Spontaneous accumulation of lipid droplets in Tgfbr2 mutant cells resulting from a defect in lipolysis. (A) Primary MEPM cells from Tgfbr2^fl/fl (WT) and Tgfbr2^fl/fl;Wnt1-Cre (CKO) mice cultured in regular medium for 0 or 21 days. Lipid droplets were stained with Oil Red O. Bar, 50 μm. (B) Quantitative analysis of lipid accumulation by Oil Red O staining in WT (white bar) and CKO (black bar) MEPM cells. Data are OD490 measurements. ***P<0.001. (C) Triacylglycerol level in WT and CKO MEPM cells cultured for 21 days. Data are expressed as mg per 100 mg protein. ***P < 0.001. (D) Pulse-chase analysis of lipid droplet formation using chemical inducers, oleic acid (OA) for lipogenesis (after 0, 60 and 120 min) and isoproterenol (IP) for lipolysis (after 10 and 30 min), in MEPM cells of WT and CKO mice. **P < 0.01. (E) Quantitative analysis of adipogenesis by Oil Red O staining in WT and CKO MEPM cells after 1 week of culture in adipogenic induction (+) or regular medium (−). Data are relative OD490 measurements. **P < 0.01. (F) Quantitative analysis of glycerol released into the medium by isoproterenol stimulation (+) or mock treatment (−) in MEPM-derived adipocytes of WT and CKO mice. *P < 0.05; **P < 0.01; NS, not significant. (G) Immunoblotting analysis of indicated molecules related to AKT signaling in MEPM cells from WT and CKO mice. (H) Oil Red O staining of MEPM cells from WT and CKO mice treated without (control) or with p38 MAPK inhibitor SB203580 or PD169316 for 3 weeks.
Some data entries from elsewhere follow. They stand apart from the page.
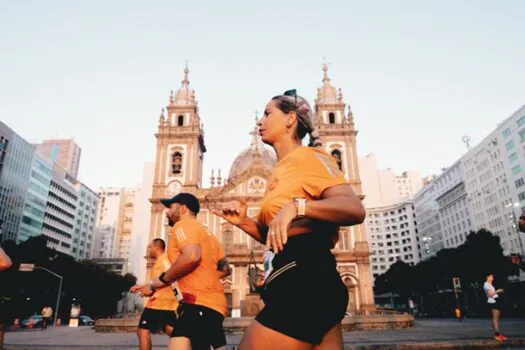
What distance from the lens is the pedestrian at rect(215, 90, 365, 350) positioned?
175cm

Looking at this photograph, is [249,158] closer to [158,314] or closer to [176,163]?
[176,163]

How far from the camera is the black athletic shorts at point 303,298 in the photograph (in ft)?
5.76

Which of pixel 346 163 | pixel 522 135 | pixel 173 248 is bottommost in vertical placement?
pixel 173 248

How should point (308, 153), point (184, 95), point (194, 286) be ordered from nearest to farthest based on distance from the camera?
point (308, 153) → point (194, 286) → point (184, 95)

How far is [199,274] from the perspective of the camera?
3498mm

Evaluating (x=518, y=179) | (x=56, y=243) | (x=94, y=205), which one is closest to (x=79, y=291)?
(x=56, y=243)

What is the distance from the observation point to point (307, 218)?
1886mm

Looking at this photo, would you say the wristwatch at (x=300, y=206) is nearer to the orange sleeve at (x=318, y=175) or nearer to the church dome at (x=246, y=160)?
the orange sleeve at (x=318, y=175)

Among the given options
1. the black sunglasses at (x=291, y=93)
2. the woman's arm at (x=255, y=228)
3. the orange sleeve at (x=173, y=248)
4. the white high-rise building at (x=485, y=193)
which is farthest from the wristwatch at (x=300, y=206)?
the white high-rise building at (x=485, y=193)

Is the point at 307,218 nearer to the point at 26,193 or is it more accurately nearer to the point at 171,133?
the point at 171,133

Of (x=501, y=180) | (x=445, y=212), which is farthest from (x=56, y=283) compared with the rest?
(x=445, y=212)

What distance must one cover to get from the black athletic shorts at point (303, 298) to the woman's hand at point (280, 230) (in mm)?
213

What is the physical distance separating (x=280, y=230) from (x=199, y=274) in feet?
6.70

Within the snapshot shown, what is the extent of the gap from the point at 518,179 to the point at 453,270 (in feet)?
63.1
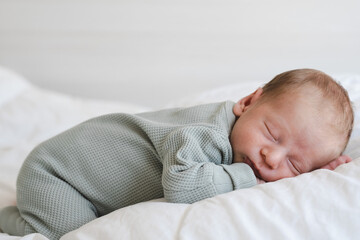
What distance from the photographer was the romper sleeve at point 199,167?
87cm

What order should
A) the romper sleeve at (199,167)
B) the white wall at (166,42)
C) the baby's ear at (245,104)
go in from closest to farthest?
the romper sleeve at (199,167)
the baby's ear at (245,104)
the white wall at (166,42)

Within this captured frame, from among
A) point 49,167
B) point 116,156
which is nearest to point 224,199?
point 116,156

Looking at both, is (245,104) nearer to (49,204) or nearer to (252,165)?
(252,165)

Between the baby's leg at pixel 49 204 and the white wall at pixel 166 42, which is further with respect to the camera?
the white wall at pixel 166 42

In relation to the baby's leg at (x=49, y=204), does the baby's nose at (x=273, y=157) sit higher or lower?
higher

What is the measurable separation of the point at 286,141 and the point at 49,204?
0.55 meters

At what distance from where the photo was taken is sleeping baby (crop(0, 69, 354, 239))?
98cm

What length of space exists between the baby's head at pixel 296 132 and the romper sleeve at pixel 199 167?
0.05 meters

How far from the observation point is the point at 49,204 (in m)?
0.99

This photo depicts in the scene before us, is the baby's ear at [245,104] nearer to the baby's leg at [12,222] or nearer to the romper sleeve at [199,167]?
the romper sleeve at [199,167]

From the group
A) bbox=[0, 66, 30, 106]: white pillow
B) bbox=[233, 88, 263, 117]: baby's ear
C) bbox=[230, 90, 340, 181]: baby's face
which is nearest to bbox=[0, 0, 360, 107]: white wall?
bbox=[0, 66, 30, 106]: white pillow

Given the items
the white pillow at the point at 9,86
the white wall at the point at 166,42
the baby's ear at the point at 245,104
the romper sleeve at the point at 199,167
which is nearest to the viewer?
the romper sleeve at the point at 199,167

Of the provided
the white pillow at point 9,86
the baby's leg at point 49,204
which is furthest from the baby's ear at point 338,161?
the white pillow at point 9,86

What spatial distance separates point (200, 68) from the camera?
230 cm
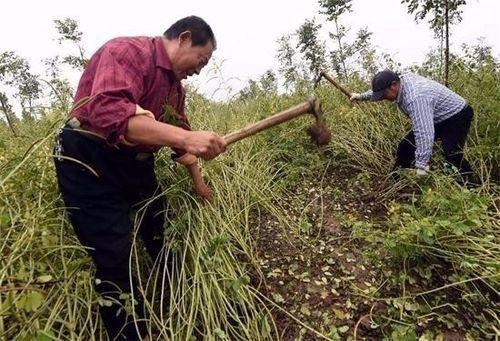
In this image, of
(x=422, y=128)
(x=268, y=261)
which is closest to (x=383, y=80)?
(x=422, y=128)

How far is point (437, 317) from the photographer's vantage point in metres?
2.02

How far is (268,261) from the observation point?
251cm

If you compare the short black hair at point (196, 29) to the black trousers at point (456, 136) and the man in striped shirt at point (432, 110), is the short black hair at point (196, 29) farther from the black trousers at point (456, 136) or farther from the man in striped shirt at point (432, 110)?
the black trousers at point (456, 136)

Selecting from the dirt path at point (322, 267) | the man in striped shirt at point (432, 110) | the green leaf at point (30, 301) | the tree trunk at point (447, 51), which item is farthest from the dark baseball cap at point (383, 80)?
the green leaf at point (30, 301)

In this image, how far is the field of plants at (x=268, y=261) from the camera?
178cm

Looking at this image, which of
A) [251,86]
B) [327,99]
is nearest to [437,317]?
[327,99]

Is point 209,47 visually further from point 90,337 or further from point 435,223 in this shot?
point 435,223

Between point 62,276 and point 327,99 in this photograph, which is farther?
point 327,99

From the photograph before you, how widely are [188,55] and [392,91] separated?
227 cm

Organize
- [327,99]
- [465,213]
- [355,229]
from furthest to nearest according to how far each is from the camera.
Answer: [327,99] → [355,229] → [465,213]

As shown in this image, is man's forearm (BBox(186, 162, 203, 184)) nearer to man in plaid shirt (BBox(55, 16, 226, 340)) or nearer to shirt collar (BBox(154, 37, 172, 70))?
man in plaid shirt (BBox(55, 16, 226, 340))

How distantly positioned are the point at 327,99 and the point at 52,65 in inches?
559

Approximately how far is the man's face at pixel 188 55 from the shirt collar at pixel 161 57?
0.03m

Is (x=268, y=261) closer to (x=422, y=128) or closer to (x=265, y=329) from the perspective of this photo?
(x=265, y=329)
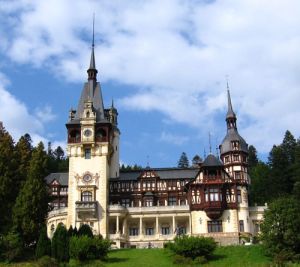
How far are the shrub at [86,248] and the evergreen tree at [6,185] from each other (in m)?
10.0

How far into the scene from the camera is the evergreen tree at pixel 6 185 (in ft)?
198

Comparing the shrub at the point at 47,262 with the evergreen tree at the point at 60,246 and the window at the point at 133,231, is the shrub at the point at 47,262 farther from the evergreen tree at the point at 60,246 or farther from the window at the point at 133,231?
the window at the point at 133,231

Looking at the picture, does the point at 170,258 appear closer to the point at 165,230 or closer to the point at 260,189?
the point at 165,230

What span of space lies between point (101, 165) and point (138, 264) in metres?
24.2

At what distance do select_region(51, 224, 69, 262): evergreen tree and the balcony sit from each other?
50.7 feet

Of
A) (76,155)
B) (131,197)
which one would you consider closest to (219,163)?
(131,197)

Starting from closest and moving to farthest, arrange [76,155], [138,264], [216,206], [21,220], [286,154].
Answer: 1. [138,264]
2. [21,220]
3. [216,206]
4. [76,155]
5. [286,154]

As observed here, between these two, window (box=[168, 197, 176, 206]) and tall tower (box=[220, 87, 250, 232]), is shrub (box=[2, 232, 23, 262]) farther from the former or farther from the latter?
tall tower (box=[220, 87, 250, 232])

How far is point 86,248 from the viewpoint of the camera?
172ft

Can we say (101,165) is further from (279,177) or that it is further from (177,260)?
(279,177)

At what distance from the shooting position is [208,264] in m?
52.2

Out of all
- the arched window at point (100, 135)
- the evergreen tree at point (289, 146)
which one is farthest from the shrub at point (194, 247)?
the evergreen tree at point (289, 146)

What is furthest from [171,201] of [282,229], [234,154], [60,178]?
[282,229]

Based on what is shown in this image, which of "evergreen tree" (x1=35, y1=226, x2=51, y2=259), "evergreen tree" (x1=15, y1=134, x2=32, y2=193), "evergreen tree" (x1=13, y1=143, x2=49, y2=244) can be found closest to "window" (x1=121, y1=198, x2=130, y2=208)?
"evergreen tree" (x1=15, y1=134, x2=32, y2=193)
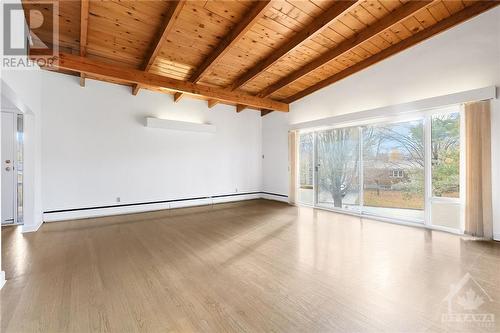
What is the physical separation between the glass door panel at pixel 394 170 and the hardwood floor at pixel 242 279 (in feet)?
1.97

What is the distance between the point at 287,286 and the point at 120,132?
4.93 meters

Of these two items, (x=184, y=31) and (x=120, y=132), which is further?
(x=120, y=132)

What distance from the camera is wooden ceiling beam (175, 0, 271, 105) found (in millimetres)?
→ 3078

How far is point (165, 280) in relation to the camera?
2.30m

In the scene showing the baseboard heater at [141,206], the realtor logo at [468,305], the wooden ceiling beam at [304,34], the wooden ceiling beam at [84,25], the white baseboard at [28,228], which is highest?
the wooden ceiling beam at [304,34]

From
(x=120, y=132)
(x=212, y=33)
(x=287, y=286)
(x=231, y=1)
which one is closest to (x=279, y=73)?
(x=212, y=33)

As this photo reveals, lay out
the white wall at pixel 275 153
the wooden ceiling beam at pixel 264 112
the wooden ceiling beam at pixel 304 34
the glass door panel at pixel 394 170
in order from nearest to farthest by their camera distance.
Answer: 1. the wooden ceiling beam at pixel 304 34
2. the glass door panel at pixel 394 170
3. the white wall at pixel 275 153
4. the wooden ceiling beam at pixel 264 112

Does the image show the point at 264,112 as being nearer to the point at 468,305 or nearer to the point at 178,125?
the point at 178,125

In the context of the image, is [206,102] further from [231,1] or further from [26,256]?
[26,256]

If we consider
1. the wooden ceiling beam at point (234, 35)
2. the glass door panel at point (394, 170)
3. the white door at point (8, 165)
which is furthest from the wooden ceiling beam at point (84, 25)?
the glass door panel at point (394, 170)

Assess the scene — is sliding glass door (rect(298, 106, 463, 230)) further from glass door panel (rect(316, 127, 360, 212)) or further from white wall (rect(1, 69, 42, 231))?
white wall (rect(1, 69, 42, 231))

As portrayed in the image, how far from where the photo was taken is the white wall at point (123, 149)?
4520 mm

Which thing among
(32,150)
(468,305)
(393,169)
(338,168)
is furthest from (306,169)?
(32,150)

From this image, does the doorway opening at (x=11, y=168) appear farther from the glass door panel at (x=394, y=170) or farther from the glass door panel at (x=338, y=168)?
the glass door panel at (x=394, y=170)
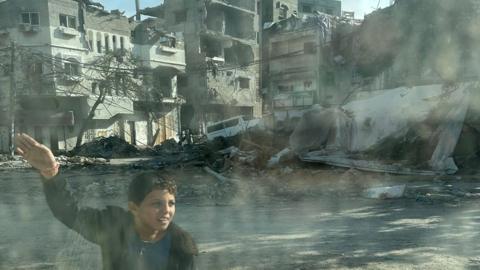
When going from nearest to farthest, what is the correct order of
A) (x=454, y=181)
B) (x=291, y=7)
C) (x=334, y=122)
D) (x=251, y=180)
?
(x=454, y=181) < (x=251, y=180) < (x=334, y=122) < (x=291, y=7)

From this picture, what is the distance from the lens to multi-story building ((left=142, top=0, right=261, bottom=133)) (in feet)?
130

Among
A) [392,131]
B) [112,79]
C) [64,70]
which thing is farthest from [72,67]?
[392,131]

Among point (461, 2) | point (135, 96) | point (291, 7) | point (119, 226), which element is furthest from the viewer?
point (291, 7)

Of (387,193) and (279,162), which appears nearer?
(387,193)

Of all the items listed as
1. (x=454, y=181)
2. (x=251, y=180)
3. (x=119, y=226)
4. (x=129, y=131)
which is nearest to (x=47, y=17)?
(x=129, y=131)

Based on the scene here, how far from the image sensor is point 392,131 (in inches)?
499

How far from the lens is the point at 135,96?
32.7 metres

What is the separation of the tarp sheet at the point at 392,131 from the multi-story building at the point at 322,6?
41.8m

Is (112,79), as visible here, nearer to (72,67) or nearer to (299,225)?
(72,67)

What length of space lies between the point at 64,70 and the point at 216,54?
16996mm

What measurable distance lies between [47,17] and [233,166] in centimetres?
2340

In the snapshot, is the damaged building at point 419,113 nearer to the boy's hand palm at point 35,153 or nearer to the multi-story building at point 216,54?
the boy's hand palm at point 35,153

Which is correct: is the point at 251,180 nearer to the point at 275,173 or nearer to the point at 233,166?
the point at 275,173

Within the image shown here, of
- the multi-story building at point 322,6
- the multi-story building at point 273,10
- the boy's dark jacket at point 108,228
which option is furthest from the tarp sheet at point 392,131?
the multi-story building at point 322,6
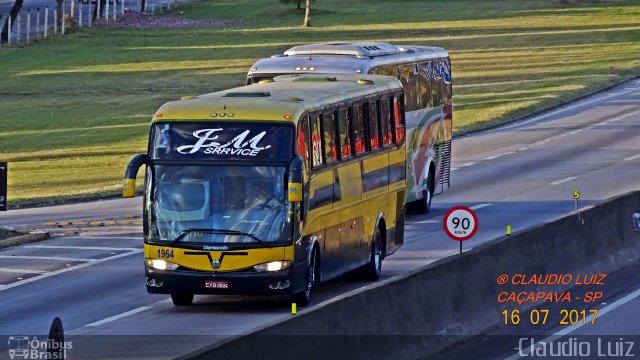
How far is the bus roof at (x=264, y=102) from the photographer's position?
21125mm

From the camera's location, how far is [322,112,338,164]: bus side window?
22.5m

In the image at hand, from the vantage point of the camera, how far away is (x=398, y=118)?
86.0 ft

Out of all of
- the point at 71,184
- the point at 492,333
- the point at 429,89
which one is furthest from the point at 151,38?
the point at 492,333

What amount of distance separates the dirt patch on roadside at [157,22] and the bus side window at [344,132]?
73368 mm

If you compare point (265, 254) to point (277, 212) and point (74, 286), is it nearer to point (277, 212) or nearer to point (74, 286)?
point (277, 212)

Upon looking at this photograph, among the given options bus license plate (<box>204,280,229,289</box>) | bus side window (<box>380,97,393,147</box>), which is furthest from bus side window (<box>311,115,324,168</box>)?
bus side window (<box>380,97,393,147</box>)

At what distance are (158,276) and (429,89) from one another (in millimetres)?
13934

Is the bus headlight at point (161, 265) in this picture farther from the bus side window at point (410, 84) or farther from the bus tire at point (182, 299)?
the bus side window at point (410, 84)

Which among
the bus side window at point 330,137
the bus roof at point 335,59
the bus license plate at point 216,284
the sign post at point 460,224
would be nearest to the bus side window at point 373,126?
the bus side window at point 330,137

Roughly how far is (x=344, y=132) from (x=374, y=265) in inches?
91.5

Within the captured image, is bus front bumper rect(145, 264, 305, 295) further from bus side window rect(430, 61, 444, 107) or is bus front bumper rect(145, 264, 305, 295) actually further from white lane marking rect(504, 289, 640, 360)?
bus side window rect(430, 61, 444, 107)

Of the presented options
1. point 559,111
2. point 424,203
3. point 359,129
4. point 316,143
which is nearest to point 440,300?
point 316,143

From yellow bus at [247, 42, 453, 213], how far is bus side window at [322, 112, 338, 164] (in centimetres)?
653

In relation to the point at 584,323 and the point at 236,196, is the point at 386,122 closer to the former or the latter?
the point at 236,196
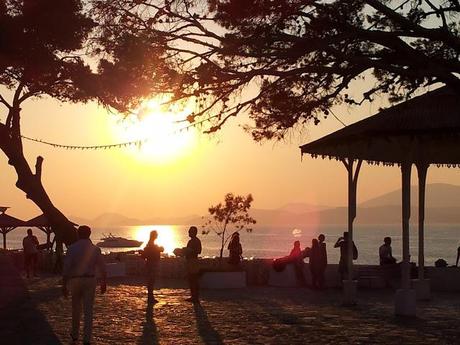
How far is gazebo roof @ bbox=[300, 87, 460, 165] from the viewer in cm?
1684

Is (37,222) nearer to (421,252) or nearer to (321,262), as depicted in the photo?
(321,262)

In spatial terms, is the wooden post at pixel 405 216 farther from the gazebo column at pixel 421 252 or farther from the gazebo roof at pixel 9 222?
the gazebo roof at pixel 9 222

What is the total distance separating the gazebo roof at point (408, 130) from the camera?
55.3ft

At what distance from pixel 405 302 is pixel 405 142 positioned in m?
3.21

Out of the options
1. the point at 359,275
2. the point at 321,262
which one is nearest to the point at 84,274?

Bars, 20 μm.

Figure 2.

Identification of target molecules regulating lipid metabolism in Tgfbr2 mutant cells. (A) Quantitation of cAMP levels in the MEPM cells of Tgfbr2^fl/fl (WT, white bars) and Tgfbr2^fl/fl;Wnt1-Cre (CKO, black bars) mice. *P < 0.05. (B) Summary of microarray analysis results from MEPM cells of WT and CKO mice. Forty-seven gene transcripts were down-regulated in Tgfbr2^fl/fl;Wnt1-Cre MEPM cells compared with Tgfbr2^fl/fl MEPM cells. Forty-four gene transcripts were up-regulated in CKO MEPM cells compared with WT MEPM cells. n = 4 per genotype. Altered gene expression of 5′-cyclic monophosphate (cAMP) regulators is listed. (C) Measurement of cAMP in the MEPM cells of WT and CKO mice after Adcy2 overexpression and Pde4b siRNA knock-down (+) or control treatment (−). *P < 0.05. (D) Quantitative reverse transcription polymerase chain reaction (RT–PCR) analyses of Adcy2 and Pde4b in WT and CKO MEPM cells after treatment with p38 MAPK inhibitor SB203580 (p38 inh.) or no drug control (Cont.). *P < 0.05. (E) Immunoblotting analysis of indicated molecules related to PKA signaling in MEPM cells from WT and CKO mice treated with (+) or without (−) p38 inhibitor. Bar graphs (right) show the ratios of phosphorylated PKAR2 to PKAR2 following quantitative densitometry analysis of immunoblotting data. *P < 0.05. (F) Schematic diagram of mouse Adcy2 and Pde4b promoter regions showing putative MEF2 response elements (REs) identified by genomatix software within the Adcy2 and Pde4b genes. Arrowheads indicate the position of primers used in ChIP analysis. (G) ChIP analysis to detect MEF2 binding of the Adcy2 and Pde4b promoter in MEPM cells. PCR was performed using primers indicated in Materials and Methods.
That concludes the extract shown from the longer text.